**Exercise goal**
Can you output the data from the line containing "In terms of" through its final line, inclusive, as a JSON list of strings, one string per line, with blank lines omitted?

--- START OF Information supplied ---

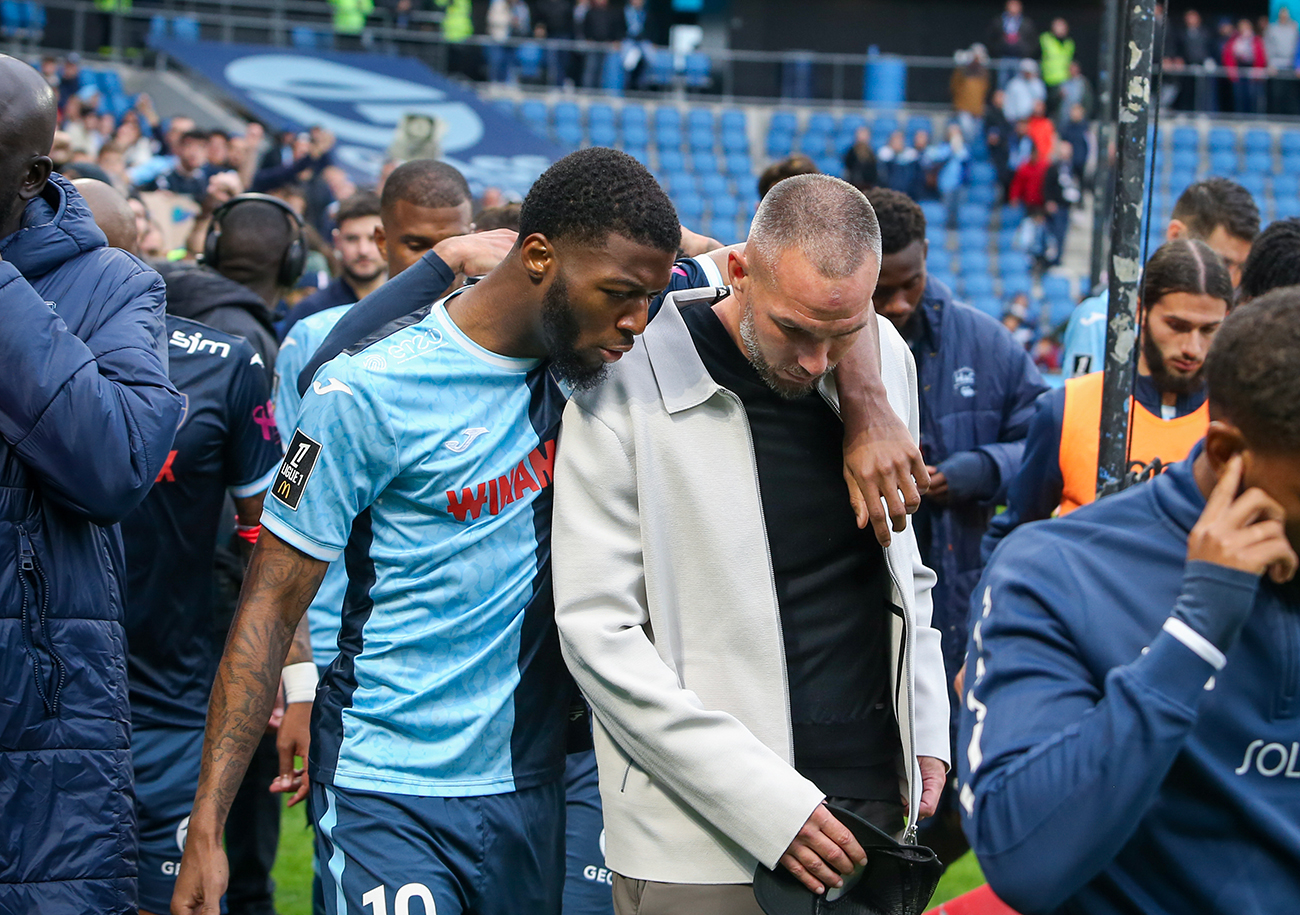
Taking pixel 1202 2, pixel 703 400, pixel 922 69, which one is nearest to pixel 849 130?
pixel 922 69

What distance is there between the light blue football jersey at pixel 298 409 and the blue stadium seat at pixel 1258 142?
77.9ft

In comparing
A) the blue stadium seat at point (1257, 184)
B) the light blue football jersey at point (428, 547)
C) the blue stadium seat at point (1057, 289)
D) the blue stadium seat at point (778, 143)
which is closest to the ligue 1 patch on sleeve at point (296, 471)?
the light blue football jersey at point (428, 547)

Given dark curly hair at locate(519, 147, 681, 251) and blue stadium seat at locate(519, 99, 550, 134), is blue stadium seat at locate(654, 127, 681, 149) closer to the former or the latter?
blue stadium seat at locate(519, 99, 550, 134)

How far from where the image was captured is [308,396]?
2.62 metres

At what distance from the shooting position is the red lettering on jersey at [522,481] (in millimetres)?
2674

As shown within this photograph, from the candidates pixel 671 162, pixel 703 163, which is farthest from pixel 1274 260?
pixel 703 163

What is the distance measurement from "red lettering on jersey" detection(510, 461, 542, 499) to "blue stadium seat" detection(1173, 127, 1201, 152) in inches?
964

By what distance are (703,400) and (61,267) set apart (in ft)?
4.09

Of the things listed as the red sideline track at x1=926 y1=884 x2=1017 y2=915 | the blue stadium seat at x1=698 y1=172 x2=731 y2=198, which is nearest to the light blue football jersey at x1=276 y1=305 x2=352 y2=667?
the red sideline track at x1=926 y1=884 x2=1017 y2=915

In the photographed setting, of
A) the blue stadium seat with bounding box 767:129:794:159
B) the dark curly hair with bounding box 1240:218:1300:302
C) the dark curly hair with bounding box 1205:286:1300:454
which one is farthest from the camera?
the blue stadium seat with bounding box 767:129:794:159

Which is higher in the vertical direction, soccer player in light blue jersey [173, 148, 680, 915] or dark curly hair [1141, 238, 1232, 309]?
dark curly hair [1141, 238, 1232, 309]

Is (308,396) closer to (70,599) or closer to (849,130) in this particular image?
(70,599)

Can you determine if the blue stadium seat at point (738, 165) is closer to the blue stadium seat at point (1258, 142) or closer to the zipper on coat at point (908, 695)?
the blue stadium seat at point (1258, 142)

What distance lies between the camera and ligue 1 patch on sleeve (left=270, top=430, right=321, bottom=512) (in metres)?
2.57
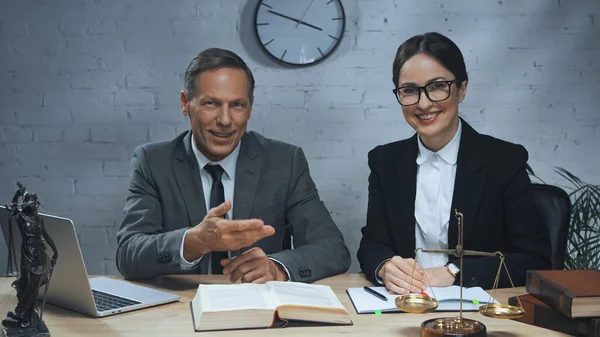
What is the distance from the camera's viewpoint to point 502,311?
147 centimetres

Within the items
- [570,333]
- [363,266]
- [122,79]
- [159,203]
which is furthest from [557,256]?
[122,79]

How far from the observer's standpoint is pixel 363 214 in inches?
A: 138

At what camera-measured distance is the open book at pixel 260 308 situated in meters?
1.51

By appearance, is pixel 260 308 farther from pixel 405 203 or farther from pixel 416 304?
pixel 405 203

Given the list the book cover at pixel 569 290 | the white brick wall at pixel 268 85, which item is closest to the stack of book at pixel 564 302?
the book cover at pixel 569 290

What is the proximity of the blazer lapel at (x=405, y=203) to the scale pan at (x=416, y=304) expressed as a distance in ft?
2.37

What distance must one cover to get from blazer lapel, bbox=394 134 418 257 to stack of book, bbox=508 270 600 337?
1.97 ft

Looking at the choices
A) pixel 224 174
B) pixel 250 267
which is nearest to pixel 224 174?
pixel 224 174

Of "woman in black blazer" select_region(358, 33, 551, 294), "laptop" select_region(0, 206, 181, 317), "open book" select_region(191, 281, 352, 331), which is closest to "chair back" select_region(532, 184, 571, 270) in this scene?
"woman in black blazer" select_region(358, 33, 551, 294)

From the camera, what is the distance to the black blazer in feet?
6.92

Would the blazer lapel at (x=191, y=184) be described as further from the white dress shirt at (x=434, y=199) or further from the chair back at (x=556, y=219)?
the chair back at (x=556, y=219)

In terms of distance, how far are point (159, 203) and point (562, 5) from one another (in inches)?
91.2

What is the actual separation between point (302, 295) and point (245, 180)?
29.5 inches

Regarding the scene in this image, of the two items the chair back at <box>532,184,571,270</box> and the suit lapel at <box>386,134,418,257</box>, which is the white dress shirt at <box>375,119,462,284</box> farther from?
the chair back at <box>532,184,571,270</box>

--- END OF Information supplied ---

**Problem solution**
[
  "In terms of distance, how far are point (159, 203) and point (562, 5) from one another (in inches)?",
  "91.2",
  "What is the actual separation between point (302, 295) and point (245, 180)?",
  "29.5 inches",
  "Regarding the scene in this image, of the two items the chair back at <box>532,184,571,270</box> and the suit lapel at <box>386,134,418,257</box>, which is the white dress shirt at <box>375,119,462,284</box> farther from?",
  "the chair back at <box>532,184,571,270</box>"
]